▶ [任务目标]: 请逐字抄写下方网页原文中从“20. public static”到“26. Context context)”之间的文字，起止两处也要包括在内。

▶ [网页原文]:
++++++++++
6、计算1949-1955年中每年温度最高前10天

  RunJob类:

  1. package com.simope.mr;
  2.  
  3. import java.io.IOException;
  4. import java.text.SimpleDateFormat;
  5. import java.util.Calendar;
  6. import java.util.Date;
  7.  
  8. import org.apache.hadoop.conf.Configuration;
  9. import org.apache.hadoop.fs.Path;
  10. import org.apache.hadoop.io.LongWritable;
  11. import org.apache.hadoop.io.Text;
  12. import org.apache.hadoop.mapreduce.Job;
  13. import org.apache.hadoop.mapreduce.Mapper;
  14. import org.apache.hadoop.mapreduce.Reducer;
  15. import org.apache.hadoop.mapreduce.lib.input.FileInputFormat;
  16. import org.apache.hadoop.mapreduce.lib.output.FileOutputFormat;
  17.  
  18. public class RunJob {
  19.  
  20. public static SimpleDateFormat SDF = new SimpleDateFormat("yyyy-MM-dd HH:mm:ss");
  21.  
  22. static class HotMapper extends Mapper<LongWritable, Text, KeyPari, Text> {
  23.  
  24. @Override
  25. protected void map(LongWritable key, Text value,
  26. Context context)
  27. throws IOException, InterruptedException {
  28. String line = value.toString();
  29.  
  30. String[] ss = line.split("\t");
  31.  
  32. if (ss.length == 2) {
  33. try {
  34. Date date = SDF.parse(ss[0]);
  35. Calendar c = Calendar.getInstance();
  36. c.setTime(date);
  37. int year = c.get(1);
  38. String hot = ss[1].substring(0, ss[1].indexOf("C"));
  39. KeyPari kp = new KeyPari();
  40. kp.setYear(year);
  41. kp.setHot(Integer.parseInt(hot));
  42. context.write(kp, value);
  43. } catch (Exception e) {
  44. e.printStackTrace();
  45. }
  46. }
  47. }
  48. }
  49.
++++++++++
▶ [材料列表]:

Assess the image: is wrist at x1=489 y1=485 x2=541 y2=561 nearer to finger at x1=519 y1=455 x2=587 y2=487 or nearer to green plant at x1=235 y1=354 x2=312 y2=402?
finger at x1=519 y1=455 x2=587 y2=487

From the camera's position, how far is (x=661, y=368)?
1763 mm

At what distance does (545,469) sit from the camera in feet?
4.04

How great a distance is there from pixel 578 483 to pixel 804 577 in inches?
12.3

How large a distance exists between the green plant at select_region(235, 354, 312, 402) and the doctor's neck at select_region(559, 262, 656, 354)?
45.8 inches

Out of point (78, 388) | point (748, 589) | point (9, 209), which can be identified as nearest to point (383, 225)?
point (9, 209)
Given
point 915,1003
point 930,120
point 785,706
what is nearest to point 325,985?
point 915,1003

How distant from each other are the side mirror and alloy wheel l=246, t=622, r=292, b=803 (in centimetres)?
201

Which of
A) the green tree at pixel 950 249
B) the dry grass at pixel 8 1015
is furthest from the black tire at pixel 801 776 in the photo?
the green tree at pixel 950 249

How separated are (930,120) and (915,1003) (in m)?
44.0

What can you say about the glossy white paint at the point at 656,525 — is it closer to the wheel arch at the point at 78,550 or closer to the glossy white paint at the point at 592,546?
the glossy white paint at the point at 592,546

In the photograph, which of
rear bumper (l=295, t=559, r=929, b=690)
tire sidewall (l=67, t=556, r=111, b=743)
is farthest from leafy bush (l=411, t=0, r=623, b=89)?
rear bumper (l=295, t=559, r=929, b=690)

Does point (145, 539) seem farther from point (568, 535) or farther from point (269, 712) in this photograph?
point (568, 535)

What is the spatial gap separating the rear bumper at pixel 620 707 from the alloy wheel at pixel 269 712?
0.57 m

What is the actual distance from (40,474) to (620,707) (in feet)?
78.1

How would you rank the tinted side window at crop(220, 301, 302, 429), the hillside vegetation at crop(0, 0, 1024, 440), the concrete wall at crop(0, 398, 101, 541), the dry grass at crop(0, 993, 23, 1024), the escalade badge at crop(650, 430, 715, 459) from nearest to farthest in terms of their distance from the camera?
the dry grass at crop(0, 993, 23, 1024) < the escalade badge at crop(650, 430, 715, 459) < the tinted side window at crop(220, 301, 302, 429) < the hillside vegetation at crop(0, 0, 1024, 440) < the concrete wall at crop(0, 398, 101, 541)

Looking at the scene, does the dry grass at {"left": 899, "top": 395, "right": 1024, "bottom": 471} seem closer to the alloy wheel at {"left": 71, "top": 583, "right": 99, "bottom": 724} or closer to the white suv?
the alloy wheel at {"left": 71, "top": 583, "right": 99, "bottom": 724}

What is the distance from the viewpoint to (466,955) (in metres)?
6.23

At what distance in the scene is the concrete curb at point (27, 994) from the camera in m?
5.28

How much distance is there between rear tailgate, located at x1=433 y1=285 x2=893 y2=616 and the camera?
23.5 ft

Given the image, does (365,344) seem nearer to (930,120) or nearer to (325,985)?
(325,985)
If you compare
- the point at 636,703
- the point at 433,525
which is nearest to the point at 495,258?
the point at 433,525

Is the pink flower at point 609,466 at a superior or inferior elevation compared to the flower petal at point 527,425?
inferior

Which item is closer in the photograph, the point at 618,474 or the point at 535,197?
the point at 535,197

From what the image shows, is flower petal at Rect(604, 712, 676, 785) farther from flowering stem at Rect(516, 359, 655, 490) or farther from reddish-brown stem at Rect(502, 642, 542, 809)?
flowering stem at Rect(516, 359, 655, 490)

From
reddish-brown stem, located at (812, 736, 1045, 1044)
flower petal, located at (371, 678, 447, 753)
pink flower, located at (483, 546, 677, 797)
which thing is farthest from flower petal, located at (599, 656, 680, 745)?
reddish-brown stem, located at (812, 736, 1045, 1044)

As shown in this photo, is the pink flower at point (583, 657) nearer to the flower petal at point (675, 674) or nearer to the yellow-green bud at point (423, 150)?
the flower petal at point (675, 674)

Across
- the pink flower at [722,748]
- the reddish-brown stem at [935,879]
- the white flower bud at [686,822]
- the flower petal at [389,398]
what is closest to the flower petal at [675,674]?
++++++++++
▶ [本题作答]:
20. public static SimpleDateFormat SDF = new SimpleDateFormat("yyyy-MM-dd HH:mm:ss");
  21.  
  22. static class HotMapper extends Mapper<LongWritable, Text, KeyPari, Text> {
  23.  
  24. @Override
  25. protected void map(LongWritable key, Text value,
  26. Context context)